* **Reading passage**
■ ■ ■

Because of the lockdown, Ryman developed 841 new units and care beds, below the targeted 900 but up from 757 in the previous year, and has lowered this year's target from 1,000 to 900 while maintaining its longer-term target of 1,600 a year.
Chief executive Gordon MacLeod told analysts on a conference call that Ryman is currently building at 12 different sites and doesn't plan on adding to that this year.
Those sites include two new villages at Ocean Grove in Victoria and Riccarton Park in Christchurch.
But the company could exceed its 900 unit target this year because, if demand is sufficiently strong, it can develop additional stages within those 12 sites, MacLeod said. Next year, the company could develop 1,300 units.
"Our overall plan is to continue to lift our build rate in Melbourne and Victoria" to match the pace of building in New Zealand.
But development spending is likely to fall below $600m compared to the $711m spent in the year just gone, which was up from $552m the previous year.
"I would expect it to be less than what it was this year – ended March – It might be in the fives. That would hopefully be with more units and beds delivered" because a lot of the preliminary development work has been completed at a number of sites.
Between March 31 and May 31, the company sold a further 131 existing units and MacLeod said resales have picked up first but the company is now starting to see interest in new units, although Australia is still experiencing lockdown restrictions.
MacLeod rejected a suggestion that Ryman will discount units in response to the expected fall in house prices, saying the company already offers market-leading terms and conditions with its deferred management fees capped at 20 per cent while some competitors charge 5 per cent to 10 per cent more.
Chief financial officer David Bennett said property prices in Auckland would need to drop 18 per cent before it affected the relative pricing of Ryman's independent units and that in Melbourne house prices would need to fall 30 per cent.
The price of Ryman's serviced apartments is about half that of the median house price in Auckland and Melbourne.
Kerr said that people deciding to sell their homes to move into a Ryman village tend to be over 80 and are making that decision out of need and that the "natural buffer" between Ryman's occupancy costs and the prevailing house price facilitates that decision.
Takapuna
"We've been through difficult real estate times in the past and we've managed that buffer so I think we will be fine," he said.
Ryman did announce the purchase of a new near-7,000 hectare site in Takapuna on which it plans to build a $120m village.

■ ■ ■

[Data drawn from a collection]
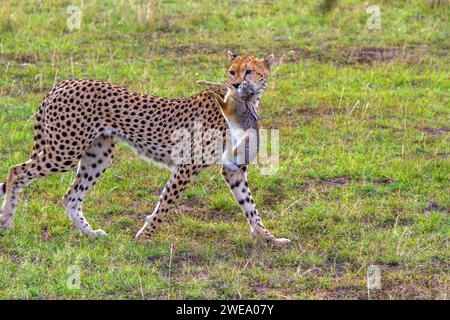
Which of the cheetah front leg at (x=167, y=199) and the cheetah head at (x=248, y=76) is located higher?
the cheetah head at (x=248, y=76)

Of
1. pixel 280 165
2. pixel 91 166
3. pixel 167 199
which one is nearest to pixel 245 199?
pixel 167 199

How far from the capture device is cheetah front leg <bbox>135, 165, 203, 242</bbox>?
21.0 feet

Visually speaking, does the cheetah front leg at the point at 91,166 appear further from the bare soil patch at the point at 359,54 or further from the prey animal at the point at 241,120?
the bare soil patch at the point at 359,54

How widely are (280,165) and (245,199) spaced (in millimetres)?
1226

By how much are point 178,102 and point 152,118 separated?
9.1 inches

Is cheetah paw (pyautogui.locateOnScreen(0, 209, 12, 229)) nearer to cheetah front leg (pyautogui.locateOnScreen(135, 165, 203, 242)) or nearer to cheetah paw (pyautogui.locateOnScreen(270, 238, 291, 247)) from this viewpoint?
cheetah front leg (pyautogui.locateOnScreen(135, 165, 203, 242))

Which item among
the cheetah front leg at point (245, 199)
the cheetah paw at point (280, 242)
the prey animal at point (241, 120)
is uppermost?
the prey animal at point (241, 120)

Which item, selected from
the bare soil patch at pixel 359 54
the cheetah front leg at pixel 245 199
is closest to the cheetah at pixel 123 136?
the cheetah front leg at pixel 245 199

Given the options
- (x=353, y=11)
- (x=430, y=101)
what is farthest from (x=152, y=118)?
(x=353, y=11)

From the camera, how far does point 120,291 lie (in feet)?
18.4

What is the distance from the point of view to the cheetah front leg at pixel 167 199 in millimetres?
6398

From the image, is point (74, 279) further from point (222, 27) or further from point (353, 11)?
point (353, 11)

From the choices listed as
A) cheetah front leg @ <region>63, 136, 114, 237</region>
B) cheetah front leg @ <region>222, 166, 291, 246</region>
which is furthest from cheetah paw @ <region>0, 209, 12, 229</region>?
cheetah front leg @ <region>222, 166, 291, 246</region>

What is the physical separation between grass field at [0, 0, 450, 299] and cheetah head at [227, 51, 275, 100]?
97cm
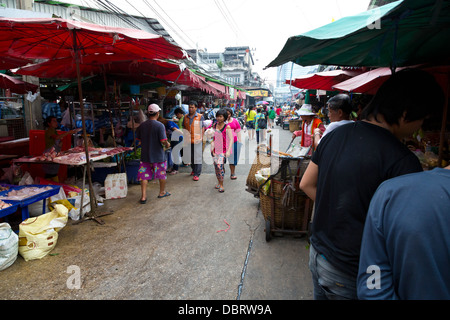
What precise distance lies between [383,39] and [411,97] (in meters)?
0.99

■ ■ ■

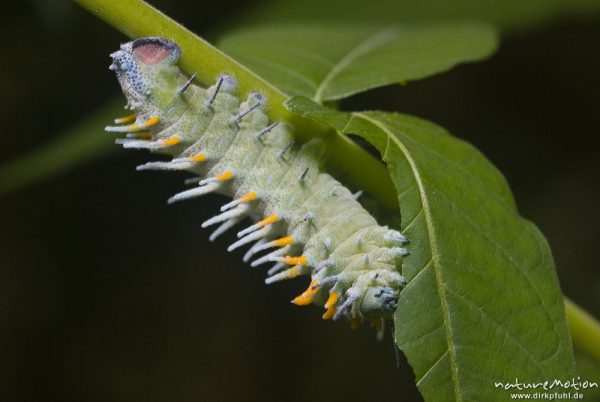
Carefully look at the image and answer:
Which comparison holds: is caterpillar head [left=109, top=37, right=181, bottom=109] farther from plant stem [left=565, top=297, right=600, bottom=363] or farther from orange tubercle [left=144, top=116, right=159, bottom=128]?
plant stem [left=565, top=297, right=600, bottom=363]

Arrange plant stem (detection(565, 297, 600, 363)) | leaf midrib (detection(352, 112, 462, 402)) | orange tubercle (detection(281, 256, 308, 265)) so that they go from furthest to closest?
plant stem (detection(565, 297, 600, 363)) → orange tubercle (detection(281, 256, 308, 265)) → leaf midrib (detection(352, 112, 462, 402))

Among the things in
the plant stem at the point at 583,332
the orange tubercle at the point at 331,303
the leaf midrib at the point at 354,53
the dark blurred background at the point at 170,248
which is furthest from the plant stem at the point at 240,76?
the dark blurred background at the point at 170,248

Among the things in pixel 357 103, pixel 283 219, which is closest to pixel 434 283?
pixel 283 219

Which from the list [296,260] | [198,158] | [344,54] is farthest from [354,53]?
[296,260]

■ ■ ■

* **Required tasks**
- a) Set down the portion of the article on Ryman's development plans from "Those sites include" to "number of sites.", word for word.
- b) List every percentage figure that appears in the article on Ryman's development plans.
- c) Extend the article on Ryman's development plans by continuing on from its final sentence.

* **Answers provided**
- a)
Those sites include two new villages at Ocean Grove in Victoria and Riccarton Park in Christchurch.
But the company could exceed its 900 unit target this year because, if demand is sufficiently strong, it can develop additional stages within those 12 sites, MacLeod said. Next year, the company could develop 1,300 units.
"Our overall plan is to continue to lift our build rate in Melbourne and Victoria" to match the pace of building in New Zealand.
But development spending is likely to fall below $600m compared to the $711m spent in the year just gone, which was up from $552m the previous year.
"I would expect it to be less than what it was this year – ended March – It might be in the fives. That would hopefully be with more units and beds delivered" because a lot of the preliminary development work has been completed at a number of sites.

- b) 20 per cent, 5 per cent, 10 per cent, 18 per cent, 30 per cent

- c)
MacLeod was asked about the expected impact of the pandemic on the housing market and how the value of the site might be affected.
"We were delighted to buy that site. The only thing you could ever argue about is might the price have been slightly different," he said.
"The bottom line is that site is a cracker and we wanted it."
The Takapuna purchase takes the company's land bank to 6,595 beds and units, 3,861 of them in New Zealand and the rest in Victoria, to add to the 11,334 already operating.
During the year just gone, total sales of occupancy rights to units and beds rose 16 per cent to 1,436 with 923 of those being resales of existing units.
Because of the pandemic, sales were below target and that resulted in Ryman's debt rising to $1.71 billion at March 31 from $1.32b a year earlier and its bank-debt-to-bank-debt-plus equity ration rising to 42.6 per cent from 31.9 per cent.
Pent up gains
MacLeod said the company closely monitors the composition of its debt and the vast majority of it relates to land and work in progress.
"We know that we're only incurring debt to make productive assets that will fundamentally recycle capital."
Bennett said occupancy was 98 per cent at March 31 compared with 87 per cent for the aged care sector.
Ryman's development margin fell to 27 per cent from 30 per cent but remains above the company's target of 20 per cent to 25 per cent.
Bennett said "pent-up gains" of the company's resales bank eased slightly to $856m – that's the difference between what current residents paid and the current prices of existing units – showing that the company could keep growing profits even if all construction stopped.
Ryman shares are trading at $12.85, down 19 cents, or 1.5 per cent. They have fallen 21.3 per cent year to date compared with the benchmark S&P/NZX 50 Index's 5.1 per cent decline.